◆ **AIM**
Duplicate the part of the records that opens with the line containing "Observing the scene" and runs through the end of the records.

[Dataset records]
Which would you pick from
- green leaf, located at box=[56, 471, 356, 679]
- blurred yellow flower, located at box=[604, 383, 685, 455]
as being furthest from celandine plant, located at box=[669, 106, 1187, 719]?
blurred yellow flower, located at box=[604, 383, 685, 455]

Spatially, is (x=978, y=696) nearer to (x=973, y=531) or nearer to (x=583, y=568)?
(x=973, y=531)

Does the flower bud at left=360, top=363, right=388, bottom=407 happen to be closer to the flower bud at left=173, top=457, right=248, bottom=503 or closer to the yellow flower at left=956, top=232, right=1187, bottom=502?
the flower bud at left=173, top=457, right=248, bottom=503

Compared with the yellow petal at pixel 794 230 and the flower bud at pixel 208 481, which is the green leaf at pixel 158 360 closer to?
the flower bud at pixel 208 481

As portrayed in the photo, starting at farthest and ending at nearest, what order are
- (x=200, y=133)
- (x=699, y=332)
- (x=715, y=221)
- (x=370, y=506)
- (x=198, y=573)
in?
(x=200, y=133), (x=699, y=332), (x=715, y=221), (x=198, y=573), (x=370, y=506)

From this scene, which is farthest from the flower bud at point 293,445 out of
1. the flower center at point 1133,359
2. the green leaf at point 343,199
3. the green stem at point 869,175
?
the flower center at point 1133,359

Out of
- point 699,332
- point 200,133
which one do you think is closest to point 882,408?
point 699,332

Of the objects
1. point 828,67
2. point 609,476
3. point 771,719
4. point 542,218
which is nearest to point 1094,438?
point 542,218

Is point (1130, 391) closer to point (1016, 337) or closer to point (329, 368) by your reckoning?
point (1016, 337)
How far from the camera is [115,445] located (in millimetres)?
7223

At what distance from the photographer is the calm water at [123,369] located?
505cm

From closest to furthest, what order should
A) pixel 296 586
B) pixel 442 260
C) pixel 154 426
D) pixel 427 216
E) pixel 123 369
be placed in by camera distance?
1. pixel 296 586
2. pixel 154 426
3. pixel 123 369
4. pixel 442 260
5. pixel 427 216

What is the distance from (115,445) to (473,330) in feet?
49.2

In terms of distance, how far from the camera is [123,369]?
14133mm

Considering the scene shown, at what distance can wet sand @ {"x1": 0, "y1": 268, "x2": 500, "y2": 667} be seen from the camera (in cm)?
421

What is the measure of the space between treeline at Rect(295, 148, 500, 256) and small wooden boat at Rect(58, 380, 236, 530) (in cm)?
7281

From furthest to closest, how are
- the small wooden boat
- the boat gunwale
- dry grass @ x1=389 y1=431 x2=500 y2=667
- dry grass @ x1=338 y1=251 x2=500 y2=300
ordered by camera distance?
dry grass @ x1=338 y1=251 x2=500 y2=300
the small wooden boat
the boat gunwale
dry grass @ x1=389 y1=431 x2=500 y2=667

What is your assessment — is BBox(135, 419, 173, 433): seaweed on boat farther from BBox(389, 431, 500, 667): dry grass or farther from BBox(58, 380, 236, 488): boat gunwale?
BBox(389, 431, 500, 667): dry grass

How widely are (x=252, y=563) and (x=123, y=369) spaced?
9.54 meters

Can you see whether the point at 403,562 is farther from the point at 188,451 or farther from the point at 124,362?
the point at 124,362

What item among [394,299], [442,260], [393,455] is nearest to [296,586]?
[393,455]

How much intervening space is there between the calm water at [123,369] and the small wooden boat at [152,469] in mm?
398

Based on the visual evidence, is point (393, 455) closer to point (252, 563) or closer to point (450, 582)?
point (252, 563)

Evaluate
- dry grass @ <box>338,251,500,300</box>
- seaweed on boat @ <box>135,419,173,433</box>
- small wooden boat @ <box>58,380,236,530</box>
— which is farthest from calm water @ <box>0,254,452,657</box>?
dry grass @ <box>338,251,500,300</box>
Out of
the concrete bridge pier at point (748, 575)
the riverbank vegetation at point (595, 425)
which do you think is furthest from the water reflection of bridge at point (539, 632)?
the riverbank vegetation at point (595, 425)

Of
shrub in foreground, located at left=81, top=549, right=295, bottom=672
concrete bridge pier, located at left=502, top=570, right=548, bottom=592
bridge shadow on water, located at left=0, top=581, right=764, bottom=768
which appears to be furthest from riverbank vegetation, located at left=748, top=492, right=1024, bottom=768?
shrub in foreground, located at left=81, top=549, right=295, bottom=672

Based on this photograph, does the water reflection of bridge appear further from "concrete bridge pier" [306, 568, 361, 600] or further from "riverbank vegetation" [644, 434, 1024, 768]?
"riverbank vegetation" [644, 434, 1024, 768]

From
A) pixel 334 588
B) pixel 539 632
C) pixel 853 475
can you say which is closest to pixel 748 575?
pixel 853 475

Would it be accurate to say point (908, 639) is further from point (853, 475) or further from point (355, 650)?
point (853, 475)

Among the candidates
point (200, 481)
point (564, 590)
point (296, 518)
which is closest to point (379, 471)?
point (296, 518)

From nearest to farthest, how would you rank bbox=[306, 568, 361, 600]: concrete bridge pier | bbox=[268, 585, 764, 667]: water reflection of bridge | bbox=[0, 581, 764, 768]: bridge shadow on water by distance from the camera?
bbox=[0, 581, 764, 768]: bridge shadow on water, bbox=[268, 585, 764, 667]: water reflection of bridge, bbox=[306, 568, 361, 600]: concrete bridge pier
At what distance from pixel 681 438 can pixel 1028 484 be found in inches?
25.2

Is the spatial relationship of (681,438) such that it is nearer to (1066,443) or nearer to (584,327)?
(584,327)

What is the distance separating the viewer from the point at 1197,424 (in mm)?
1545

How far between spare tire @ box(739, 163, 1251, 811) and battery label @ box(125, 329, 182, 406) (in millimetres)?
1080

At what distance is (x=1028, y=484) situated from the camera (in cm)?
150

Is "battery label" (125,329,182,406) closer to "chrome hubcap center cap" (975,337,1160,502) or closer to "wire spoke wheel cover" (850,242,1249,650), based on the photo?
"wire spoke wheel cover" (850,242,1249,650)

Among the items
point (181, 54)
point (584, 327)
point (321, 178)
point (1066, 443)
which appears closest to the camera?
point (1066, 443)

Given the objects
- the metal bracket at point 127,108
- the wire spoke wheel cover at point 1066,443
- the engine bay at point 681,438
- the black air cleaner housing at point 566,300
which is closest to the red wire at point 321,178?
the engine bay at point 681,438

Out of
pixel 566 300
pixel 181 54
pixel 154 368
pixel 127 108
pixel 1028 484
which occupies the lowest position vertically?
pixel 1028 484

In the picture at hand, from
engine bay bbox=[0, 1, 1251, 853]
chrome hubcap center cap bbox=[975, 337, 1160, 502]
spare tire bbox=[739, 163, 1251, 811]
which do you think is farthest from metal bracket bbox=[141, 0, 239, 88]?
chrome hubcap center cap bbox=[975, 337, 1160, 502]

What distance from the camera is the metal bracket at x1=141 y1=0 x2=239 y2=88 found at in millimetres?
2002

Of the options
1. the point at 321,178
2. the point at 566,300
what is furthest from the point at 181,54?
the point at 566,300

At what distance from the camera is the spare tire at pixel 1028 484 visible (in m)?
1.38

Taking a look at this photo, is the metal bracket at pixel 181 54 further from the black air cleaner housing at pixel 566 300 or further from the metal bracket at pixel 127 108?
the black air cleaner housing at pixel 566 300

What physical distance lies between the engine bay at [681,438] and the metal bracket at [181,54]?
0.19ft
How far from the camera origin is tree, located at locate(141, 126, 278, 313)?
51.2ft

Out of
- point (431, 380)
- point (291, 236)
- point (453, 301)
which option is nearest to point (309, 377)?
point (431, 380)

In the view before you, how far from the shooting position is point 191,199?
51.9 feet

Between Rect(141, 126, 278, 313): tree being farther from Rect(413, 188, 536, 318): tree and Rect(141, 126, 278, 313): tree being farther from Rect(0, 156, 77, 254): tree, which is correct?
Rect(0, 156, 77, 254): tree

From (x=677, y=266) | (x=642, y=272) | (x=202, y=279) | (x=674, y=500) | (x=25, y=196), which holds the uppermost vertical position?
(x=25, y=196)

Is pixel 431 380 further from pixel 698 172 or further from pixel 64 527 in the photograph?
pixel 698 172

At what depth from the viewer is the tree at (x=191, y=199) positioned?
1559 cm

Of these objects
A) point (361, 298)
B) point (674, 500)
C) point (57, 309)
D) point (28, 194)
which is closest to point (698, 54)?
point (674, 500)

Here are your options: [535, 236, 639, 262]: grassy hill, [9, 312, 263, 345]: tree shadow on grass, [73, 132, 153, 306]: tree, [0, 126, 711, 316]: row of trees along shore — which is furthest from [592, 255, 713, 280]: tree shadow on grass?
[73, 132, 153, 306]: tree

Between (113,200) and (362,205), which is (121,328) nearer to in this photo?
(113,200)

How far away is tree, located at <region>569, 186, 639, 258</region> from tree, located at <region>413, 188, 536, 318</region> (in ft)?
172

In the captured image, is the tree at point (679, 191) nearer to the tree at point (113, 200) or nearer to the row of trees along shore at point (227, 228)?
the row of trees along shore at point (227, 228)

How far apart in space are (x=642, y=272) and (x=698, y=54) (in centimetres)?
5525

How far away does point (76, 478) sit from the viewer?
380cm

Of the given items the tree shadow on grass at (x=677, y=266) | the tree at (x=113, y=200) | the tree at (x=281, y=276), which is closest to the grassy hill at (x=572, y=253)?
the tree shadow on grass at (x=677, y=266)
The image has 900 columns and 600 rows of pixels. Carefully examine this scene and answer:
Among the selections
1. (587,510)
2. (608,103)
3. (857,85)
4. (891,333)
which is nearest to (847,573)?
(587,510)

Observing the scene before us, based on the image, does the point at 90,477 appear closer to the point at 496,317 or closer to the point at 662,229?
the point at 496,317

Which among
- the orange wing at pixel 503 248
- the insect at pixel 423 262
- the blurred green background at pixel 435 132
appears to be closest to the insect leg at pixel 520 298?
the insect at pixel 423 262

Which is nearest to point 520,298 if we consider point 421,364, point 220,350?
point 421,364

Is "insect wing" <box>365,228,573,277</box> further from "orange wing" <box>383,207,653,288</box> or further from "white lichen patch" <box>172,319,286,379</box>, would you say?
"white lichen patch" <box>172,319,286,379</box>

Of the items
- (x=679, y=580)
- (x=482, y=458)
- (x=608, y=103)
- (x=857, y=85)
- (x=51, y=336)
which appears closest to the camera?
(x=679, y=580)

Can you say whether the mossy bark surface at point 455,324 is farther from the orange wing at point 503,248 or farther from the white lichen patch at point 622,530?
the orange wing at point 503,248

◆ **EXERCISE OUTPUT**
Observing the scene before us, based on the image, does the point at 90,477 appear closer to the point at 496,317 or closer to the point at 662,229?
the point at 496,317

Which among
- the orange wing at pixel 503 248
- the insect at pixel 423 262
- the blurred green background at pixel 435 132
appears to be closest to the insect leg at pixel 520 298?
the insect at pixel 423 262

Which is nearest to point 520,298 if we consider point 421,364, point 220,350?
point 421,364

Is "insect wing" <box>365,228,573,277</box> further from "orange wing" <box>383,207,653,288</box> or further from "white lichen patch" <box>172,319,286,379</box>, would you say?
"white lichen patch" <box>172,319,286,379</box>

Of the items
- (x=679, y=580)
- (x=482, y=458)
- (x=608, y=103)
- (x=857, y=85)
- (x=51, y=336)
which appears closest to the camera?
(x=679, y=580)

Can you say whether the mossy bark surface at point 455,324 is farther from the orange wing at point 503,248 or farther from the white lichen patch at point 622,530?
the orange wing at point 503,248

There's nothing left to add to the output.